#### Document section:
BEGIN

A sphere is defined as a completely round geometrical object in a three-dimensional space just like a round ball.

To be geometrical, a sphere is a set of points that are equidistant from a point in space. The distance between the outer point and center of the sphere is called the radius, denoted by r and the maximum straight distance between any two sides of the sphere through the center is known as the diameter, denoted by d.

A hemisphere is exactly half of a sphere which can only be obtained when a sphere is split from the middle. The biggest circle of a sphere is a circle that has the same center and radius of a sphere.

A great circle of the sphere is a circle that has the same radius and center as the sphere itself.

## Volume of sphere:

The formula to calculate the volume of a sphere is given by:

Volume = \(\frac{4}{3} \pi r^{3}\)

Where r is the radius of the sphere.

## Surface area of sphere:

The formula to calculate the area of sphere is given by:

Surface area = \( 4 \pi r^{2}\)

## Equation of a sphere:

The equation of a circle of radius r is given by:

x^{2} + y^{2} = r^{2}

You can relate it to algebraic method of starting the Pythagoras theorem.

END

#### Source material:
BEGIN

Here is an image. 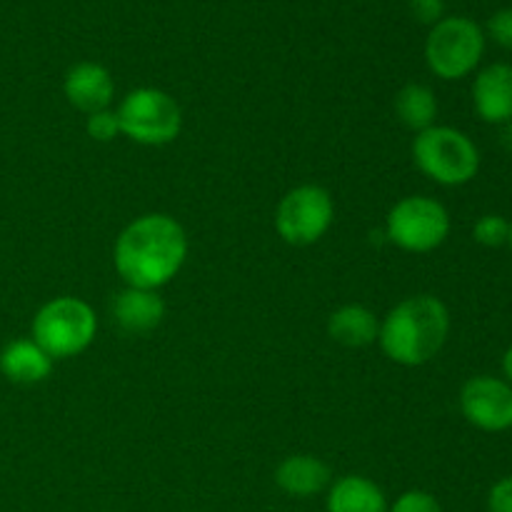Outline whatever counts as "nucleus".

END

#### Set exercise 1:
List the section headings in the sphere text.
#### Set exercise 2:
Edit the sphere text by reproducing the part that opens with the words containing "A sphere is defined" and closes with "denoted by d.", putting "at an equal distance" in place of "equidistant".

#### Task result 1:
Volume of sphere
Surface area of sphere
Equation of a sphere

#### Task result 2:
A sphere is defined as a completely round geometrical object in a three-dimensional space just like a round ball.

To be geometrical, a sphere is a set of points that are at an equal distance from a point in space. The distance between the outer point and center of the sphere is called the radius, denoted by r and the maximum straight distance between any two sides of the sphere through the center is known as the diameter, denoted by d.